• Required work
Repeat, without any change, the entries presented below.

[Spatial relationship records]
>> Begin
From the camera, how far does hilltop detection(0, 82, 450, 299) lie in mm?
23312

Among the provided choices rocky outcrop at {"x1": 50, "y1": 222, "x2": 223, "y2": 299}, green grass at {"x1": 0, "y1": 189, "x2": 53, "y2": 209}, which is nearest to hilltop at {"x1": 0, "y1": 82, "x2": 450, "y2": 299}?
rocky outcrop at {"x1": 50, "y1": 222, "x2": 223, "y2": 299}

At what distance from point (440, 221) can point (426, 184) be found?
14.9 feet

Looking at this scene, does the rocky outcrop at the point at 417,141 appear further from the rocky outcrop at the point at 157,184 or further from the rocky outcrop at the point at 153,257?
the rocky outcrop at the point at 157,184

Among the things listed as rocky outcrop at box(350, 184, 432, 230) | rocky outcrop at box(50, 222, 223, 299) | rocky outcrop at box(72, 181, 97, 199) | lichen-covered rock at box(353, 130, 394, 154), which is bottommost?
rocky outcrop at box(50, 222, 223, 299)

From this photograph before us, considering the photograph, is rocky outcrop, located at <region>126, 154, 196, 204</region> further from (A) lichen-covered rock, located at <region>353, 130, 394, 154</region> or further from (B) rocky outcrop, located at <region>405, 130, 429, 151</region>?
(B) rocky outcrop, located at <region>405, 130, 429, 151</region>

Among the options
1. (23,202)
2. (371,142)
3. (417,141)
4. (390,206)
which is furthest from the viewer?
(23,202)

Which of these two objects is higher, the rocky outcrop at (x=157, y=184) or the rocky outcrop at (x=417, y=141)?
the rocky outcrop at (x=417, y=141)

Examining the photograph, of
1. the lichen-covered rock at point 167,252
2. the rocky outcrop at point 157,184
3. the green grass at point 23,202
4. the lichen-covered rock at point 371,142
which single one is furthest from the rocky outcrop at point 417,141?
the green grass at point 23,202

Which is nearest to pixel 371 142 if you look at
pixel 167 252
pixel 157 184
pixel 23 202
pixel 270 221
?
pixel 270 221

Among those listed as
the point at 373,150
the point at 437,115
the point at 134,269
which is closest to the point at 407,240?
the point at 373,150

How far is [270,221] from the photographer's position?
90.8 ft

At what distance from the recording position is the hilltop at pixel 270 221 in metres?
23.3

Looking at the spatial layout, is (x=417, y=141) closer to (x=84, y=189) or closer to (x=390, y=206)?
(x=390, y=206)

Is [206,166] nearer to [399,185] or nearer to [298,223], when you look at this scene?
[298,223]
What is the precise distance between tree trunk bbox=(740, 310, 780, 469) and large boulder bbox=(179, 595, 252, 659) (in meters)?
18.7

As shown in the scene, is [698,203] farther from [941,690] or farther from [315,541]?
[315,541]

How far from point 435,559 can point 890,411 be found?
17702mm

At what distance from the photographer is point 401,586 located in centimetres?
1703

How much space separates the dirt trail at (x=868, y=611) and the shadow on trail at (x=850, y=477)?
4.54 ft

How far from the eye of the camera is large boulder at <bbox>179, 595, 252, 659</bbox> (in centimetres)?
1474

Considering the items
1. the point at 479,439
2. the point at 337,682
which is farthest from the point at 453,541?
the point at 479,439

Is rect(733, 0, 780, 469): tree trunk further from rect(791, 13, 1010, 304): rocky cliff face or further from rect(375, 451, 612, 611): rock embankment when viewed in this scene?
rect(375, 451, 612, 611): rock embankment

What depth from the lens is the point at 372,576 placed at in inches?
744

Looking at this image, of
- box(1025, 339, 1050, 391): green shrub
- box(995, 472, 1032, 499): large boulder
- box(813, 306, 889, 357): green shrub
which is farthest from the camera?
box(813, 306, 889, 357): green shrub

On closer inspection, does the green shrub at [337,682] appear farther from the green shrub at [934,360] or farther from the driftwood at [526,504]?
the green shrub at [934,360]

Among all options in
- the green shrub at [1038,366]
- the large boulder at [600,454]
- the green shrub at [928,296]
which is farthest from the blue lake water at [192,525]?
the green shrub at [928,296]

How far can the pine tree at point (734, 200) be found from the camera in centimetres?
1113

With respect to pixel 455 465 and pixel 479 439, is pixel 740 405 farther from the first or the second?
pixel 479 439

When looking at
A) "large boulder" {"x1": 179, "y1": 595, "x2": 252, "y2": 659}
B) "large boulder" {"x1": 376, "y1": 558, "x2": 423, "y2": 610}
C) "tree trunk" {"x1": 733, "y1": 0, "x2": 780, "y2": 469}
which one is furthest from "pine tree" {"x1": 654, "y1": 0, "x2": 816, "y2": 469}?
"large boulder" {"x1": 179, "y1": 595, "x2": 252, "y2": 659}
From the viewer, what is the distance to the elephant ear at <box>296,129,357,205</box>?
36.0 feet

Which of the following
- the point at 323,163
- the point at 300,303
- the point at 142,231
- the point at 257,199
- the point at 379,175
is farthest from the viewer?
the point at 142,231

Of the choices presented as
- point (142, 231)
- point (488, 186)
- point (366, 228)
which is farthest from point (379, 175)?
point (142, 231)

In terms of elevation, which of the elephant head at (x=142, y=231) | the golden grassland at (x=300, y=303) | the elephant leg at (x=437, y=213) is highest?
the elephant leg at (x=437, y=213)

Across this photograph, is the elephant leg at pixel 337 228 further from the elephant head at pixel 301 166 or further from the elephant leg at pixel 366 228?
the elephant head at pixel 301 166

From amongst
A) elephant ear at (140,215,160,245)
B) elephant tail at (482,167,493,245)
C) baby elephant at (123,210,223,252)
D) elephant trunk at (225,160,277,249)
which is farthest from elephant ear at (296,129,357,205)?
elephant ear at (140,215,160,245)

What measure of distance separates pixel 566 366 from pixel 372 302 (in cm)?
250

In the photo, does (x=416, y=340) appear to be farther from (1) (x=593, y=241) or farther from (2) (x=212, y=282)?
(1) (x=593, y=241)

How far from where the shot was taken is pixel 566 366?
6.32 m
>> End
• Written response
From the camera, how far does hilltop detection(0, 82, 450, 299) lie in mm?
23312

Among the provided choices rocky outcrop at {"x1": 50, "y1": 222, "x2": 223, "y2": 299}, green grass at {"x1": 0, "y1": 189, "x2": 53, "y2": 209}, which is nearest to hilltop at {"x1": 0, "y1": 82, "x2": 450, "y2": 299}?
rocky outcrop at {"x1": 50, "y1": 222, "x2": 223, "y2": 299}

At what distance from point (440, 221) can point (426, 184) be found?
14.9 feet

Looking at this scene, does the rocky outcrop at the point at 417,141 appear further from the rocky outcrop at the point at 157,184 or further from the rocky outcrop at the point at 153,257?
the rocky outcrop at the point at 157,184

Among the things listed as rocky outcrop at box(350, 184, 432, 230) | rocky outcrop at box(50, 222, 223, 299) | rocky outcrop at box(72, 181, 97, 199) | lichen-covered rock at box(353, 130, 394, 154), which is bottommost?
rocky outcrop at box(50, 222, 223, 299)

From this photograph before us, considering the photograph, is rocky outcrop, located at <region>126, 154, 196, 204</region> further from (A) lichen-covered rock, located at <region>353, 130, 394, 154</region> or further from (B) rocky outcrop, located at <region>405, 130, 429, 151</region>?
(B) rocky outcrop, located at <region>405, 130, 429, 151</region>

Among the options
1. (23,202)
2. (371,142)
3. (417,141)
4. (390,206)
which is furthest from the viewer?
(23,202)

Which of these two objects is higher, the rocky outcrop at (x=157, y=184) or the rocky outcrop at (x=417, y=141)?
the rocky outcrop at (x=417, y=141)

Examining the photograph, of
1. the lichen-covered rock at point 167,252
2. the rocky outcrop at point 157,184
3. the green grass at point 23,202
4. the lichen-covered rock at point 371,142
which single one is furthest from the rocky outcrop at point 417,141?
the green grass at point 23,202

Which is nearest to pixel 371 142 if you look at
pixel 167 252
pixel 157 184
pixel 23 202
pixel 270 221
?
pixel 270 221

Among those listed as
the point at 373,150
the point at 437,115
the point at 134,269
which is closest to the point at 407,240?
the point at 373,150

How far is [270,221] from the photographer's position?
90.8 ft

At what distance from the recording position is the hilltop at pixel 270 221 in metres?
23.3

Looking at the spatial layout, is (x=417, y=141) closer to (x=84, y=189) or closer to (x=390, y=206)?
(x=390, y=206)

Is [206,166] nearer to [399,185] or nearer to [298,223], when you look at this scene?
[298,223]
What is the precise distance between tree trunk bbox=(740, 310, 780, 469) and large boulder bbox=(179, 595, 252, 659) (in meters)?
18.7

As shown in the scene, is [698,203] farther from [941,690] or farther from [315,541]?
[315,541]

How far from point 435,559 can point 890,411 be found?
17702mm

At what distance from the photographer is point 401,586 located in centimetres?
1703

How much space separates the dirt trail at (x=868, y=611) and the shadow on trail at (x=850, y=477)?
4.54 ft

How far from the eye of the camera is large boulder at <bbox>179, 595, 252, 659</bbox> (in centimetres)?
1474

Considering the items
1. the point at 479,439
2. the point at 337,682
which is farthest from the point at 453,541?
the point at 479,439

Is rect(733, 0, 780, 469): tree trunk further from rect(791, 13, 1010, 304): rocky cliff face or further from rect(375, 451, 612, 611): rock embankment when viewed in this scene?
rect(375, 451, 612, 611): rock embankment

What depth from the lens is the point at 372,576 placed at in inches?
744

Looking at this image, of
- box(1025, 339, 1050, 391): green shrub
- box(995, 472, 1032, 499): large boulder
- box(813, 306, 889, 357): green shrub
which is farthest from the camera?
box(813, 306, 889, 357): green shrub

On closer inspection, does the green shrub at [337,682] appear farther from the green shrub at [934,360] or farther from the driftwood at [526,504]?
the green shrub at [934,360]

Among all options in
- the green shrub at [1038,366]
- the large boulder at [600,454]
- the green shrub at [928,296]
which is farthest from the blue lake water at [192,525]?
the green shrub at [928,296]

How far can the pine tree at point (734, 200) be found from the camera in centimetres?
1113

With respect to pixel 455 465 and pixel 479 439, is pixel 740 405 farther from the first or the second?
pixel 479 439

When looking at
A) "large boulder" {"x1": 179, "y1": 595, "x2": 252, "y2": 659}
B) "large boulder" {"x1": 376, "y1": 558, "x2": 423, "y2": 610}
C) "tree trunk" {"x1": 733, "y1": 0, "x2": 780, "y2": 469}
which one is furthest from "pine tree" {"x1": 654, "y1": 0, "x2": 816, "y2": 469}?
"large boulder" {"x1": 179, "y1": 595, "x2": 252, "y2": 659}
From the viewer, what is the distance to the elephant ear at <box>296,129,357,205</box>?
36.0 feet

Which of the following
- the point at 323,163
- the point at 300,303
- the point at 142,231
- the point at 257,199
- the point at 379,175
is farthest from the viewer?
the point at 142,231

Of the choices presented as
- point (142, 231)
- point (488, 186)
- point (366, 228)
which is farthest from point (379, 175)?
point (142, 231)

In terms of elevation, which of the elephant head at (x=142, y=231) | the golden grassland at (x=300, y=303) | the elephant leg at (x=437, y=213) is highest?
the elephant leg at (x=437, y=213)

Across this photograph, is the elephant leg at pixel 337 228 further from the elephant head at pixel 301 166 or further from the elephant leg at pixel 366 228?
the elephant head at pixel 301 166

From amongst
A) elephant ear at (140,215,160,245)
B) elephant tail at (482,167,493,245)
C) baby elephant at (123,210,223,252)
D) elephant trunk at (225,160,277,249)
which is farthest from elephant ear at (296,129,357,205)?
elephant ear at (140,215,160,245)

What measure of distance separates pixel 566 366 from pixel 372 302 (in cm)?
250

In the photo, does (x=416, y=340) appear to be farther from (1) (x=593, y=241) or farther from (2) (x=212, y=282)?
(1) (x=593, y=241)

How far from where the shot was taken is pixel 566 366?
6.32 m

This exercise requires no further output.